- **DOCUMENT EXCERPT**

⟨

2004-07-15 - 3:42 p.m.
“What the hell is that? What are you, in fifth grade? Christ, man…”
The man in question was taking large gulps of coffee, sitting at his desk at work. He plied his e-mail, and worked the phones, helping change policies across an international corporation, but upon baring his neck, he may as well have been carrying a G.I. Joe lunch pail instead of a leather briefcase.
Just say the word and try to sound adult. It’s an impossibility.
“Johnson. We need to earmark the Apex shipment in Oslo for express routing. I cannot express the importance this may have on our future business deals or on our reputation amongst this cell in our customer base. And, might I add, that’s a lovely hickey you’ve garnered yourself there. My compliments to the missus.”
The word seems to demand a giggle behind it. Calling them love bites just reduces you to a melodramatic fifth grader, and any attempts at medical euphemism, i.e. broken capillaries, just makes it sillier.
In ancient times when we were quite new to the battle of the sexes, all we understood of sex was the kissing thing. I’d like to know if there is any single person who, in their youth, did not have a near three-hour make out festival because they did not know what else to do once your jaw got tired and your lips chapped.
“Wait, let’s mix it up. This time you come in from the left, instead of the right.”
“Wow, you’re kinky.”
In this kind of environment, the whole hickey thing becomes a red badge of courage; a symbol of your commitment, really.
“We stayed in there, and just kept at it. It needed doing. And it was done.”
The Hickey: a symbol of our exuberant, inexperienced jaunts into the world of sensuality.

⟩

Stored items
⟨

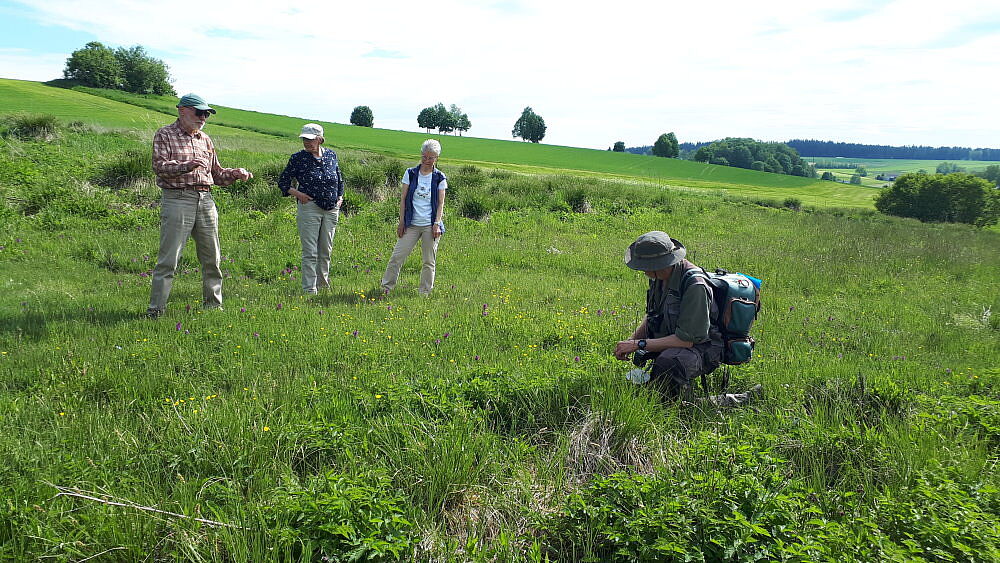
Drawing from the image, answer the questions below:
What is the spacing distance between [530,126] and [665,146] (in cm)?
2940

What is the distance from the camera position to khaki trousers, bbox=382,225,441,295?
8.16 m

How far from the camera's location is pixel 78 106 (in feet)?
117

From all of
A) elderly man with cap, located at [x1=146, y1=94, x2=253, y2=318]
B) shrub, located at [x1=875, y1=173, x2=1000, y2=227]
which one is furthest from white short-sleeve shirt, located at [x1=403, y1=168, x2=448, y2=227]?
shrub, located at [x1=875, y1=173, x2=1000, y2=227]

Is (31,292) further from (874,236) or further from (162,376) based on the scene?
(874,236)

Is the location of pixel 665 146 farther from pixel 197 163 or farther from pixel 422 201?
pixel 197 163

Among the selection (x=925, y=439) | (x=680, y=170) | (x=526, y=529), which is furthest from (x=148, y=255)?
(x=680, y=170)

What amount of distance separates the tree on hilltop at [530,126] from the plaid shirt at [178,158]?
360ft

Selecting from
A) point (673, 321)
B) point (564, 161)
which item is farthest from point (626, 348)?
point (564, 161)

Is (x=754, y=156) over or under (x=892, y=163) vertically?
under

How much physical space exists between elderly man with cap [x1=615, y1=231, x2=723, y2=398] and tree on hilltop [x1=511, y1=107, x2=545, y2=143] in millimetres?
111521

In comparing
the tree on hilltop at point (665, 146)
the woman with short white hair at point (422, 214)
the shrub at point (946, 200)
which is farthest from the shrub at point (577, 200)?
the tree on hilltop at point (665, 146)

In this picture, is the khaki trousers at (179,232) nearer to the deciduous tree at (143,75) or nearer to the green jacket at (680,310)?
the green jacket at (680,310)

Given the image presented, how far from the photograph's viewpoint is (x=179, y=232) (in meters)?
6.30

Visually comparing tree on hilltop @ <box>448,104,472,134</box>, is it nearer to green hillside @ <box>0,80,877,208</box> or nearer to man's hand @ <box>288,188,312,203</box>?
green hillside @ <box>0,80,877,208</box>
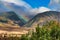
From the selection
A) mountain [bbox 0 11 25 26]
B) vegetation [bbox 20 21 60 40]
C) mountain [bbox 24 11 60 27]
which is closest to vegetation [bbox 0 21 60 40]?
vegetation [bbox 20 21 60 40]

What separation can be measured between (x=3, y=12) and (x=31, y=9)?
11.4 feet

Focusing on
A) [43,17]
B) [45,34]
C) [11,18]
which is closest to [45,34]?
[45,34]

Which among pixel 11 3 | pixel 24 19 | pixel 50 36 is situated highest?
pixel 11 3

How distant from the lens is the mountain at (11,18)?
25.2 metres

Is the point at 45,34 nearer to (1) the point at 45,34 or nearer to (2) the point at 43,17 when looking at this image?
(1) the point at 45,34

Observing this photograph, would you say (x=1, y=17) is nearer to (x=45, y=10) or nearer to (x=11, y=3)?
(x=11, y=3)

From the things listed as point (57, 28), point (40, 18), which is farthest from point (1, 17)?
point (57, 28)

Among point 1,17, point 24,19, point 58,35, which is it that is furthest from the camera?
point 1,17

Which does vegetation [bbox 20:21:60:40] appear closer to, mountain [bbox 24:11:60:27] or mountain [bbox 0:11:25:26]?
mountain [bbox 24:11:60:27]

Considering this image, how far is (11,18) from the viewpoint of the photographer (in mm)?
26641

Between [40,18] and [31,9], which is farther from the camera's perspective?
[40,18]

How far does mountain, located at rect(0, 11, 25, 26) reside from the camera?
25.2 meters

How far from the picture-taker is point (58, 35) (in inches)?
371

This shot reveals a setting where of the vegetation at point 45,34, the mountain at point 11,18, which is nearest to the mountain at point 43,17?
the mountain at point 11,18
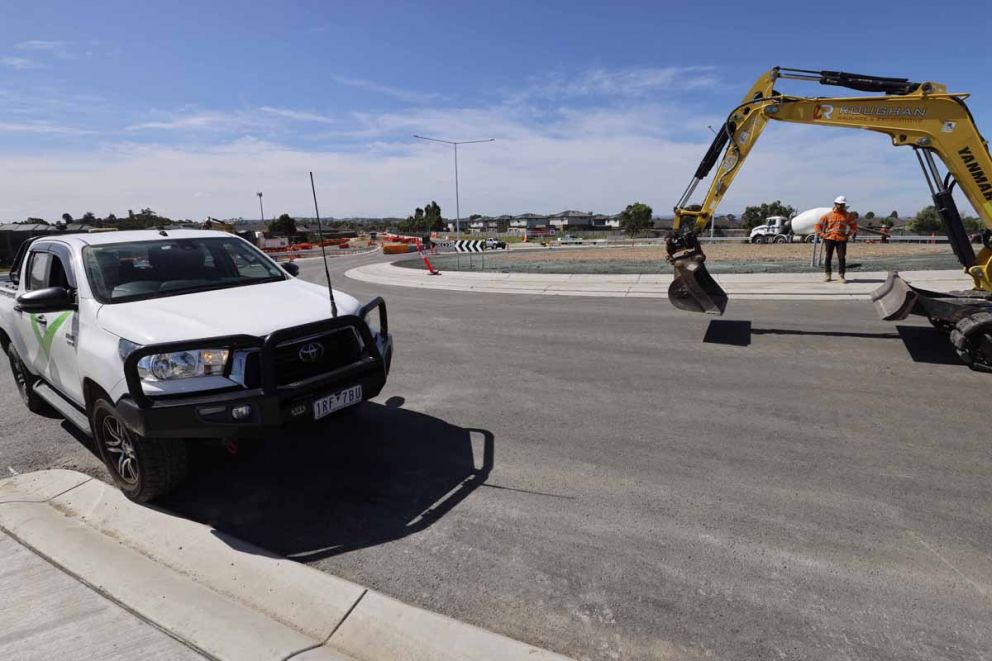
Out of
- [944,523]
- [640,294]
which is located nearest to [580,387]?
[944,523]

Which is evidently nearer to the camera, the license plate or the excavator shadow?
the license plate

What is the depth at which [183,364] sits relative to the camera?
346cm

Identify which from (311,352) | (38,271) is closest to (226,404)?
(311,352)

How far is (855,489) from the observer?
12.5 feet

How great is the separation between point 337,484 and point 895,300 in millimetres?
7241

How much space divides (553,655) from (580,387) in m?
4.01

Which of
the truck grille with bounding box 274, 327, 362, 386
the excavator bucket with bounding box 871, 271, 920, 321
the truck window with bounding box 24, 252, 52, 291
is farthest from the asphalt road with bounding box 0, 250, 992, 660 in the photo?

⟩

- **WORK ORDER 1**
Retype the stretch of the hickey entry from "The word seems" through "makes it sillier.".
- **WORK ORDER 2**
According to the hickey entry, what does calling them "love bites" reduce you to?

- **SOLUTION 1**
The word seems to demand a giggle behind it. Calling them love bites just reduces you to a melodramatic fifth grader, and any attempts at medical euphemism, i.e. broken capillaries, just makes it sillier.

- **SOLUTION 2**
A melodramatic fifth grader.